For the listing below, the answer is an exact retyping of the lines from the one with "Pengenalan Pendekatan Retrosintesis" through the one with "Wine Down Wednesday", both included, without pictures.

═══ ENTRIES SUPPLIED

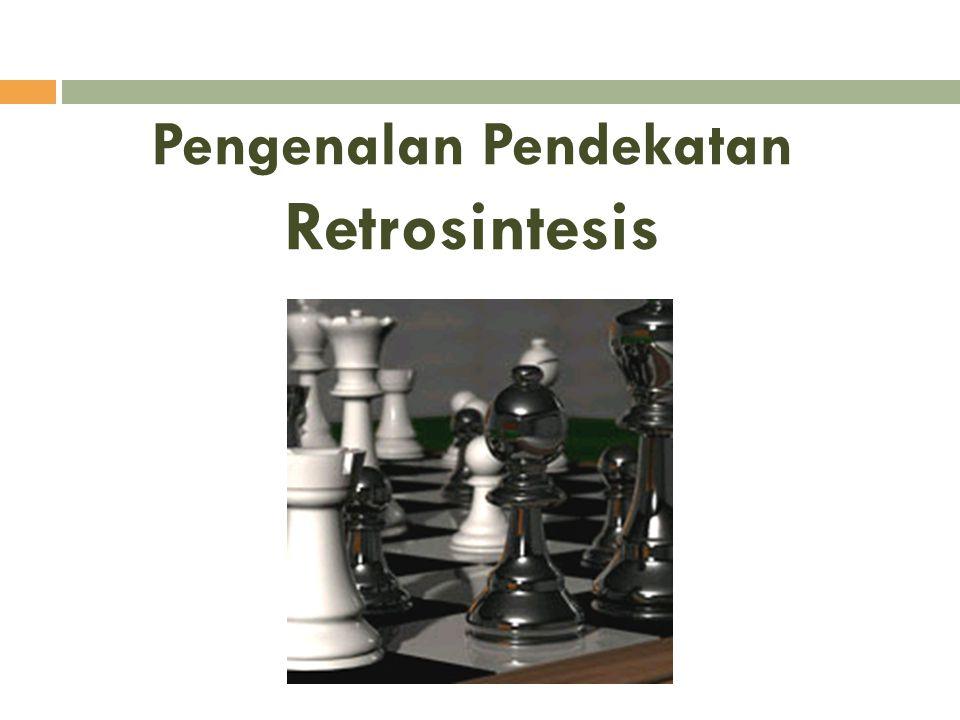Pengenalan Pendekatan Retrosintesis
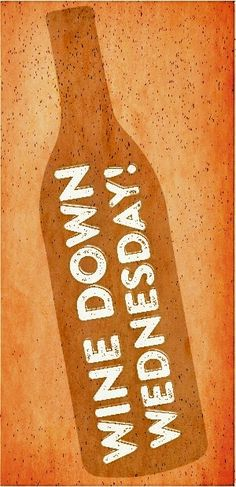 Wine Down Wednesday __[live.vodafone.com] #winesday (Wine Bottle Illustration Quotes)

══════
═══ ENTRIES SUPPLIED

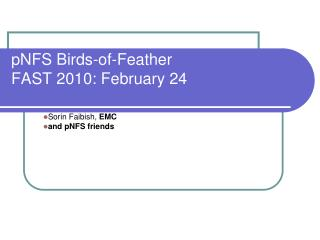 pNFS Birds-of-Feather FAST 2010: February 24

══════
═══ ENTRIES SUPPLIED

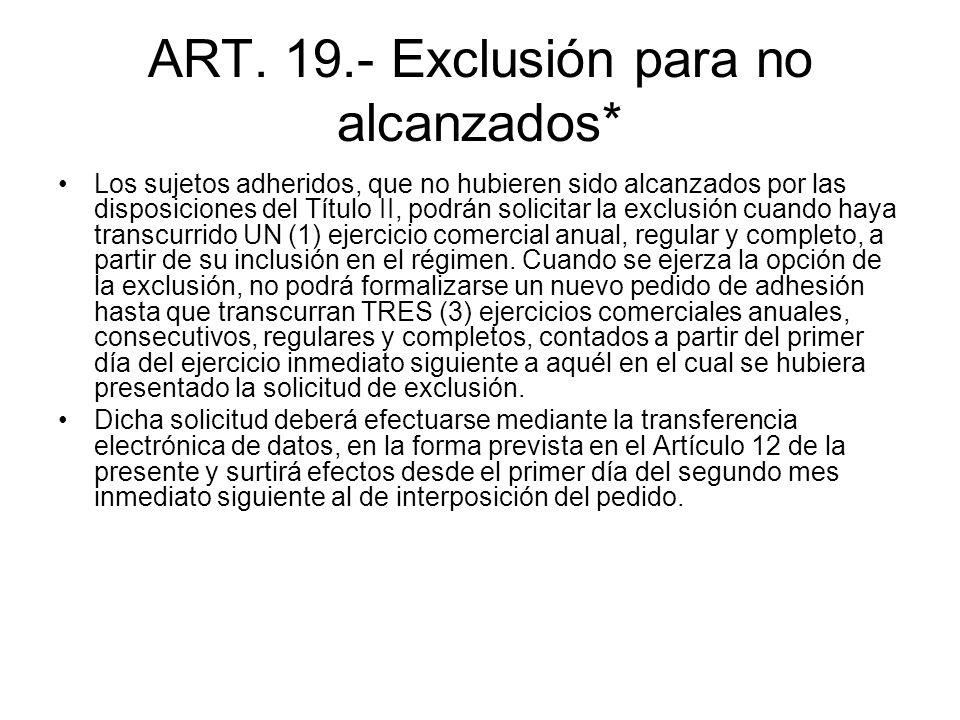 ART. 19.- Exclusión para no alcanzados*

══════

■ **RESULT FOR THIS TASK**:
Pengenalan Pendekatan Retrosintesis
 Wine Down Wednesday __[live.vodafone.com] #winesday (Wine Bottle Illustration Quotes)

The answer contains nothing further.